Now, to your uterus…(sorry to be exclusive, guys)

We all have to participate in vaccination to keep the boogers at bay. We all have to participate in women’s health issues to keep the boogers out of our business. Let me splain.

Just as I’m a big fan of the science of vaccines, I’m also a big fan of women’s access to healthcare and the power we have earned legally to make our own decisions about what happens to our bodies. Namely, I think birth control is fabulous and abortion should be a safe, legal, and accessible option to women. And this week, with the rulings in Texas that make a woman’s right to abortion very very hard to access, I realize that the rights I have assumed were a done deal are being eroded all around. Didn’t we decide this stuff in the 70s? Didn’t we enact laws that gave women these rights? Now anti-choice factions are fighting less about overturning a woman’s right to abortion and just chipping away at their access to the service. Legal abortion is a moot point if you can’t afford it, can’t get to it, or the doctor you were going to see has been harrassed out of practice.
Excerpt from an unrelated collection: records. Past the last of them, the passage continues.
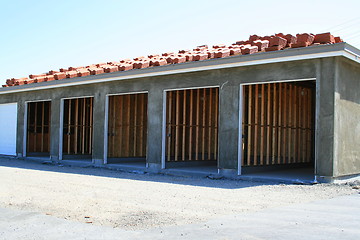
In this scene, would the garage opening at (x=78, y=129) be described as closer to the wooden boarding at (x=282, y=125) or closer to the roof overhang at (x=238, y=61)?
the roof overhang at (x=238, y=61)

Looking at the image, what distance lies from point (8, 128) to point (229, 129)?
1235cm

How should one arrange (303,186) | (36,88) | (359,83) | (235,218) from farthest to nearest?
1. (36,88)
2. (359,83)
3. (303,186)
4. (235,218)

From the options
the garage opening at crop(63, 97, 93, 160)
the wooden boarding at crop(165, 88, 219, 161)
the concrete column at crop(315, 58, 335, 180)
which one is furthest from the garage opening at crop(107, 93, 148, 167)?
the concrete column at crop(315, 58, 335, 180)

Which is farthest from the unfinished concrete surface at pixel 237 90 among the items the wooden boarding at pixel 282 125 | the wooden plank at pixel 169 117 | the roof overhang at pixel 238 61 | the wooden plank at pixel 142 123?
the wooden plank at pixel 142 123

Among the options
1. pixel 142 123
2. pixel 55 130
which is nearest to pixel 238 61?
pixel 142 123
I am saddened by the current story of Kenlissia Jones, a Georgia woman who couldn’t afford a safe and timely abortion so she turned to the internet for the pills that would end her pregnancy. She was initially charged with malice murder but the charges were dropped. A desperate woman’s attempt that harkens back to back alley coat hanger days. It’s an awful story.

RoeI grew up AFTER most of the landmark decisions like Roe v. Wade. I became a woman in a world where I could get birth control pills if I wanted them. I lived in a society where I could choose an abortion to end a pregnancy. I had the advantages of money and insurance. I didn’t have to be all that vigilant about these rights because a lot of other women had opened up the umbrella and were keeping the rain off the rest of us. I didn’t spend any more time worrying about access to health care than I spent worrying about diphtheria. I was innoculated! I was safe…right?

Nope.

Just like with vaccination, too many people are choosing not to participate in the work and the risk of protecting women’s rights, so our control over our own bodies is being eroded. I’m not even trying to change the minds of people who disagree. Those who would deny women our rights are part of the natural world–I can’t change that any more than I can change polio floating around.

votes-for-womenBut I can sure as hell make an effort to protect my position and to do my part to keep us all safe. If I believe in women’s health issues like keeping abortion legal and available and keeping birth control decisions in the hands of women and not in their employers, I have to step up and use my voice, my vote, my money, and my platform to participate in the work and the risk. I cannot take these rights for granted. Too many women fought too many battles to make it seem easy for us to enjoy our freedoms.

So this is one of those pieces where I was afraid to use my voice but I’m going to speak my truth. And money talks. For the first 50 comments on this post, I will donate $5 each up to a total of $250 to Planned Parenthood of Georgia.

I’m opening my umbrella. Step under if you need to. Open yours, too.